S'il n'a jamais été membre d'un gouvernement, François Hollande fait valoir qu'il a été "associé" en tant que Premier secrétaire du PS "à toutes les décisions de la gauche plurielle" du gouvernement de Lionel Jospin (1997-2002).

Lorsque ce dernier est évincé de la présidentielle par Jean-Marie Le Pen le 21 avril 2002, François Hollande est profondément marqué. Il se promet de ne "pas revivre cet effroi, cet accablement" d'une qualification de l'extrême droite au second tour.

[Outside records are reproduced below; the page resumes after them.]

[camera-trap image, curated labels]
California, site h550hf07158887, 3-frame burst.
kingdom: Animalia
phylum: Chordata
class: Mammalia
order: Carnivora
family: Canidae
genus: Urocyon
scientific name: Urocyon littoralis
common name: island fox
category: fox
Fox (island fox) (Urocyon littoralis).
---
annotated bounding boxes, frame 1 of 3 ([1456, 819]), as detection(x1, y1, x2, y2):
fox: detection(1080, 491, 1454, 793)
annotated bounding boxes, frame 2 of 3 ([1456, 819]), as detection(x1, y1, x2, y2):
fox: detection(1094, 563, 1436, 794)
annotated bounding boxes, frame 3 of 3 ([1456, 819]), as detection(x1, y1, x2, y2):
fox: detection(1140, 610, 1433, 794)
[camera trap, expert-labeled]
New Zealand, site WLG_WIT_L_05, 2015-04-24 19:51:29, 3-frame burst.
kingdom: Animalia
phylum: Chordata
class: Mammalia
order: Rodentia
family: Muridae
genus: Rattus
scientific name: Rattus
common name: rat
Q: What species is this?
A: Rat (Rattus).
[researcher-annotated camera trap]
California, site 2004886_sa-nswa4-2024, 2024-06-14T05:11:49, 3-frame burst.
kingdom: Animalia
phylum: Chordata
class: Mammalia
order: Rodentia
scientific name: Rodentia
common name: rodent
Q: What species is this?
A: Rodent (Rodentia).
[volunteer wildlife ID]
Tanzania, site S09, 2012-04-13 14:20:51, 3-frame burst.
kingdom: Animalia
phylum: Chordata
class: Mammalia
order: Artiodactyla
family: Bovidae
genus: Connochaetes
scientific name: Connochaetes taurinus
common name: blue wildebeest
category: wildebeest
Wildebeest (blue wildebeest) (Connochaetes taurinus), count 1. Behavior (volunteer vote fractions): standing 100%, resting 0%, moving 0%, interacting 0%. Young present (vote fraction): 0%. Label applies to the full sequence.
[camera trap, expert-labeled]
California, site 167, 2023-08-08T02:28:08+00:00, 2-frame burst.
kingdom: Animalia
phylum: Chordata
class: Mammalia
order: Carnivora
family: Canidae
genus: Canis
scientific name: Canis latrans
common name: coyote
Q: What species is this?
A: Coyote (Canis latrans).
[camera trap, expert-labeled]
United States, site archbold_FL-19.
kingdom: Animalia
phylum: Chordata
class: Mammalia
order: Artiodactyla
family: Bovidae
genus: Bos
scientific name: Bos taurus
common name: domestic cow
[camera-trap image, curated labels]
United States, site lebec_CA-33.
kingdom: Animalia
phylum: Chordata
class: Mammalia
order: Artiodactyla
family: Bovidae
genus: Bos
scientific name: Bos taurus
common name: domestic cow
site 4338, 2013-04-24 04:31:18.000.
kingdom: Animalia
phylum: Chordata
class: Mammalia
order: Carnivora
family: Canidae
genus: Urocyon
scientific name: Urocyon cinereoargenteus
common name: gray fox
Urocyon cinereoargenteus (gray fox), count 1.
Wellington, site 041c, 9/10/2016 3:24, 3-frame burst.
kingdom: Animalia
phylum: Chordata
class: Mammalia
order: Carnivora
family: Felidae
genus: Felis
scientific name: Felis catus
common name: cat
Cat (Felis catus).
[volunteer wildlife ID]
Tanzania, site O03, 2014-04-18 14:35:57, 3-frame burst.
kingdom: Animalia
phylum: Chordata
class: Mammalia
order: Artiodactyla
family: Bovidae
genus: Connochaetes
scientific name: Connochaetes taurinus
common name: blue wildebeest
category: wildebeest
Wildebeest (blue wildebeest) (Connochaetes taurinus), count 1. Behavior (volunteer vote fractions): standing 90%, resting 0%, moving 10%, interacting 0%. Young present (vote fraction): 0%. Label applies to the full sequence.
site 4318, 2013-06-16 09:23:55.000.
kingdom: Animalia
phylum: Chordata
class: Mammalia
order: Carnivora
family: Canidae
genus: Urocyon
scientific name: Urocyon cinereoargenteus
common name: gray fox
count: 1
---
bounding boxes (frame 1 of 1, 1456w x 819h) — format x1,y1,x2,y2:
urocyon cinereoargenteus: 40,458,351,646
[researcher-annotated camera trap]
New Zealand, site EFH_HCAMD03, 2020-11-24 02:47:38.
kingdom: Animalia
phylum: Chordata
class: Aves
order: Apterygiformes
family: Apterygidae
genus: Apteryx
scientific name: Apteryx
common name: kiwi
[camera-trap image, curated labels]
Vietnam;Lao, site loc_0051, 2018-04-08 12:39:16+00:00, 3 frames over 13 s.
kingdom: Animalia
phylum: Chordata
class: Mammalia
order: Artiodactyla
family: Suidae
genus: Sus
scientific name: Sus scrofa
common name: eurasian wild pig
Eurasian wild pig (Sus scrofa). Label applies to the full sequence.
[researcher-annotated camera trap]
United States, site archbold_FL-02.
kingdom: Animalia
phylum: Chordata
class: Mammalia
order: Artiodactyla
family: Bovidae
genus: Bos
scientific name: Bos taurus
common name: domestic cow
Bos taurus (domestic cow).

Le Premier secrétaire arrive à redresser la barre du PS transformé en bateau ivre. En 2004, la vague rose des régionales de mars et les européennes de juin sont perçues comme un succès personnel. Fin août de cette année-là, il s'invite donc discrètement dans le bal des "présidentiables" au détour d'une petite phrase: y a-t-il "meilleure préparation à l'exercice des responsabilités que d'être Premier secrétaire?".

Mais la victoire du "non" au référendum du 29 mai 2005 sur la Constitution européenne, alors qu'il avait ardemment prôné le "oui", le plonge dans une période de turbulences où son leadership est contesté. Réélu premier secrétaire du PS avec 76,96% en novembre 2005, il est alors considéré comme l'homme de la "synthèse molle".

"Je préfère un bon et durable compromis à un passage en force qui ne règle rien", se justifiait-il récemment dans "Paris Match". Ségolène Royal, qui a eu avec lui quatre enfants, a assuré de son côté à "VSD" qu'il avait du "caractère": "Sa capacité à présenter un projet, à le défendre de façon forte et crédible est bien la preuve qu'il n'est pas mou".

François Hollande l'avoue aujourd'hui: en 2006, il a songé à briguer l'Elysée. Mais la division du PS sur le référendum de 2005 l'avait affaibli. Et Ségolène Royal avait la faveur de l'opinion. "Je me suis effacé sans aucune réserve, même si nos vies personnelles se séparaient", écrit-il dans "Changer de destin". Après la victoire de Nicolas Sarkozy en mai 2007, au soir même du second tour des législatives de juin, la rupture est annoncée officiellement.

François Hollande passe les rênes de la rue de Solférino à Martine Aubry en 2008. Puis, durant son éclipse médiatique, il prépare son projet. Courant 2010, il fait son retour sur le devant de la scène. Aminci, il apparaît rajeuni au côté de sa nouvelle compagne, Valérie Trierweiler, journaliste à "Paris Match".

Il écrit d'elle qu'elle lui apporte "le bonheur personnel" indispensable pour mener une bataille présidentielle. Dans l'une de ses rares interviews, elle le décrit comme "un homme pudique, même si dans le privé il n'a aucune difficulté à exprimer ses sentiments". A 47 ans, mère de trois enfants, elle ajoute qu'elle compte continuer à travailler même si elle devient première dame.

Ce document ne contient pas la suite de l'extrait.